Escolha uma Página

Defendido por Bolsonaro, remédio não tem eficácia comprovada contra Covid

Eduardo Barretto
O Exército afirmou ao TCU que comprou cloroquina, remédio sem eficácia comprovada, para levar “esperança a milhões de corações aflitos” com a Covid-19.
“Não poderia ser exigível comportamento diverso do Laboratório Químico Farmacêutico do Exército, senão a busca dos insumos necessários e o pronto atendimento às prementes necessidades de produção da cloroquina que, por seu baixíssimo custo, seria o equivalente a produzir esperança a milhões de corações aflitos com o avanço e os impactos da doença no Brasil e no mundo”, escreveu em 31 de julho ao TCU o comandante da 1ª Região Militar, com nome mantido em sigilo, embora seja público que se trata do general André Luiz Silveira.
O documento foi obtido por meio da Lei de Acesso à Informação pela Fiquem Sabendo, agência especializada em reportagens feitas por meio da legislação de transparência pública.

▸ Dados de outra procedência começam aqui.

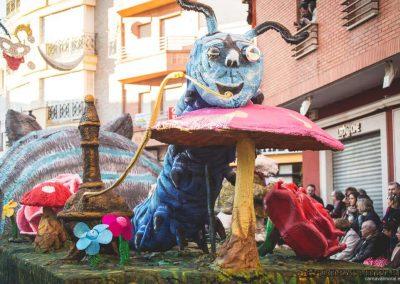 Desfile-carnavalmoral-2015-277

Seguindo orientações de Jair Bolsonaro, que fez propaganda do remédio sem efeito atestado cientificamente contra a Covid-19, o Exército bateu recordes na compra da cloroquina, a preços superiores aos do mercado.
Apenas em março e abril, o Exército produziu 1,25 milhão de comprimidos de cloroquina, um aumento de 84 vezes.
A Força também comprou a substância em um valor 167% mais alto do que a própria empresa havia cobrado dois meses antes, a um custo de R$ 782,4 mil.
No documento encaminhado ao TCU, o Exército criticou reportagens e minimizou a escalada das compras de cloroquina: citou a variação do dólar, demanda internacional e afirmou que o preço é compatível com os do mercado, mesmo com a alta de 167%.
“O aumento do preço do objeto da aquisição é justificado em razão do fato de que tanto a matéria-prima quanto o frete são influenciados pela variação do dólar, aumentando o preço no mercado mundial associado à escassez e grande procura do insumo farmacêutico”.
O Exército também desprezou a falta de comprovação científica da substância contra a Covid.
“Até a presente data não há tratamento consagrado pela comunidade científica para a Covid-19”, afirmou o documento, emendando:
“Caso não fosse realizada a compra do insumo farmacêutico ativo poder-se-ia estar diante de dano irreparável ou de difícil reparação, pois não haveria a produção do medicamento, cujo objetivo é salvar vidas diante da pandemia causada pelo Covid-19”.